I’m using GeForce RTX 3070 Ti Laptop GPU on windows11 with integrated graphics card. Recently, when i try to get system info using command nvidia-smi --query-gpu=index,timestamp,power.draw,clocks.sm,clocks.mem,clocks.gr --format=csv -l 1, the reports are always: [No data], 210 MHz, 7000 MHz, 210 MHz. At the same time my gpu core freq sticks on 1.4GHz, memory freq 7GHz. (showd in GeForce Experience)
However, when I open GeForce Experience, the power info turns to be corrected, while the frequency infos are still wrong. And after a short while, my gpu core freq drops to 210MHz, and memory freq to 405MHz.
During all test above, my gpu load is 0 with 160MB memory reserved for hardware.
I had no idea what was going on. It’s my fault? And how can I fix it?
Hello @zqaptx, welcome to the NVIDIA developer forums.
What is the output of a simple nvidia-smi? The fact that you don’t see the GPU index (should be 0) and no timestamp would indicate that the driver might not be installed correctly.
What CPU do you use and what OS?
If you are using Linux, please make sure to follow this post:
The nvidia-smi output looks quite normal to me, it might just be that something on the system side interferes with the GFE process reading HW information. It does not work exactly like nvidia-smi does.
You could double-check with another tool like HWInfo or Afterburner to see if the values are consistent. If the GPU is otherwise working correctly I would not worry about slightly different values in GFE.
Thanks for your advice. I used to inspect the GPU infomation using LibreHardwareMonitor. It shows that my GPU core frequency keeps to be 1.4GHz, and memory frequency keeps to be 7GHz all the time. And only a short while after I open GFE, the frequence drop to 210MHz and 405MHz. If GFE is closed, frequence will increase back to 1.4G and 7G again.
I think my gpu is working uncorrectly, but i’m not sure.
Actually, GFE works correctly on my PC, but nvidia-smi a little strange. All the frequency information reported by nvidia-smi is always constant.

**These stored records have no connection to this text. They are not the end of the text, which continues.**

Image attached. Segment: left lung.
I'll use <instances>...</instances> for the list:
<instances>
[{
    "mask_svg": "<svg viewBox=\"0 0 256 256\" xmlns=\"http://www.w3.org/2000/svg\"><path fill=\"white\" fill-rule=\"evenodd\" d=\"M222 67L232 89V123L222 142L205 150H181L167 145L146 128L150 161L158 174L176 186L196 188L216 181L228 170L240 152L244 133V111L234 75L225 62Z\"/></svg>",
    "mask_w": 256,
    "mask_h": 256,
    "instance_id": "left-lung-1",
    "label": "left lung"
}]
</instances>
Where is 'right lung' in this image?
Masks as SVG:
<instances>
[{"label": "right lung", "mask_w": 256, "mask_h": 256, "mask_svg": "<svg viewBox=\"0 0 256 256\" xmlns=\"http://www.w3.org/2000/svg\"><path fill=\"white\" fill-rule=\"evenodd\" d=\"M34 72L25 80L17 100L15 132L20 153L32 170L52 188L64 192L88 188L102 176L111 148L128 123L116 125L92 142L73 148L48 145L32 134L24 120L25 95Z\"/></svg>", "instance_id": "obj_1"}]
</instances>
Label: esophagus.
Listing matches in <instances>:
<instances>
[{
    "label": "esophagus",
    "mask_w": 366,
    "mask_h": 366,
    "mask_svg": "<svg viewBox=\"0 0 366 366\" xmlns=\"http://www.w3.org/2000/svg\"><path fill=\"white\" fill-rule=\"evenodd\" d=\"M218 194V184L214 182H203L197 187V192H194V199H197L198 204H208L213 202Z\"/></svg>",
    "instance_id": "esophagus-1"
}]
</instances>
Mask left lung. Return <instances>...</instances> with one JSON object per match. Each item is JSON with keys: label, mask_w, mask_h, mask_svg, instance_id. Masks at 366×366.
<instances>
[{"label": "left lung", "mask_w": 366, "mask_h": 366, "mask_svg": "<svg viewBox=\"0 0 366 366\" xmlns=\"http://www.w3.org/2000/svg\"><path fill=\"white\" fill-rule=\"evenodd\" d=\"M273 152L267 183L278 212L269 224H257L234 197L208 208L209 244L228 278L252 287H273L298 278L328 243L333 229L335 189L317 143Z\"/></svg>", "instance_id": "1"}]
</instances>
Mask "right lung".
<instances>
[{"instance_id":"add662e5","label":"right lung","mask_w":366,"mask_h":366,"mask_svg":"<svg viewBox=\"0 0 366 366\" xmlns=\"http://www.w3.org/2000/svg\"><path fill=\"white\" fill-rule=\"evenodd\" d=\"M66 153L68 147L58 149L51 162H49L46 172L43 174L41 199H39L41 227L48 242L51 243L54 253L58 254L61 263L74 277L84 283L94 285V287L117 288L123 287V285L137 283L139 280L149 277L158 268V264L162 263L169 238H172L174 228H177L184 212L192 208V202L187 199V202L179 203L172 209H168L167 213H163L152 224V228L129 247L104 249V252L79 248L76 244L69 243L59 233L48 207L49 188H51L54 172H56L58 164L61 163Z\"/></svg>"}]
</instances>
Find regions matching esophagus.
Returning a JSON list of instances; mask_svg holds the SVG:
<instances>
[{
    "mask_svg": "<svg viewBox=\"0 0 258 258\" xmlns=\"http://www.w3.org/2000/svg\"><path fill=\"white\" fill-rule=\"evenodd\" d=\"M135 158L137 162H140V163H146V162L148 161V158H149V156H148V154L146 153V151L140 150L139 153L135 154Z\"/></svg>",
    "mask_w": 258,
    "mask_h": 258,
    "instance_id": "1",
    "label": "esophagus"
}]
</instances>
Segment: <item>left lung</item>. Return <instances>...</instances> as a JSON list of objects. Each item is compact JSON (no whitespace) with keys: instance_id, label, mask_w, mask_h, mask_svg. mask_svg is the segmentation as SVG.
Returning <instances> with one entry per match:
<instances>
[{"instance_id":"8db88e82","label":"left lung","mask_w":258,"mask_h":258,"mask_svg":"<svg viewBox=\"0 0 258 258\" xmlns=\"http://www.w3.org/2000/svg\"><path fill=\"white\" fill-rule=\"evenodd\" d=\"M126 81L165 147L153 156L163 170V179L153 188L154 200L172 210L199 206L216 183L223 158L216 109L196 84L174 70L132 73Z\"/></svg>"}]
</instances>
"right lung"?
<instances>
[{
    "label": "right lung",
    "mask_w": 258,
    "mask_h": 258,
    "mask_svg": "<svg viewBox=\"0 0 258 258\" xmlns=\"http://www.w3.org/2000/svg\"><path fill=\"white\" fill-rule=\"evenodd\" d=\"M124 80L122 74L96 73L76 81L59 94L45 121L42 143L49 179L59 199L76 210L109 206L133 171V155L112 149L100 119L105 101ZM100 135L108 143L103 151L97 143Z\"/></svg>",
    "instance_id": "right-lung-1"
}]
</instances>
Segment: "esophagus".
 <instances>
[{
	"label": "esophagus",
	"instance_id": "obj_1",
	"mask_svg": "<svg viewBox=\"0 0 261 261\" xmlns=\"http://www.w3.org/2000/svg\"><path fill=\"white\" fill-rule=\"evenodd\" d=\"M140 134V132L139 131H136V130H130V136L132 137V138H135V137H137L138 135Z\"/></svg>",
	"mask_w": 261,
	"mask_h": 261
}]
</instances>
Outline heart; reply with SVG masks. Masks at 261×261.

good news first, I think your GPU is fine, I see the same effect on one of my systems and the GPU is completely ok.
It might actually be a real issue with nvidia-smi and I will contact engineering to check if this is the case.
I’m new to deep learning with nvidia gpu, and curious about what happened on my gpu. My gpu works excellently before I train a deep learning model and open my computer the next day( I haven’t checked frequency using nvidia-smi before). And I don’t know what happened.
I’m glad to help, and I’m looking forward to knowing the reason.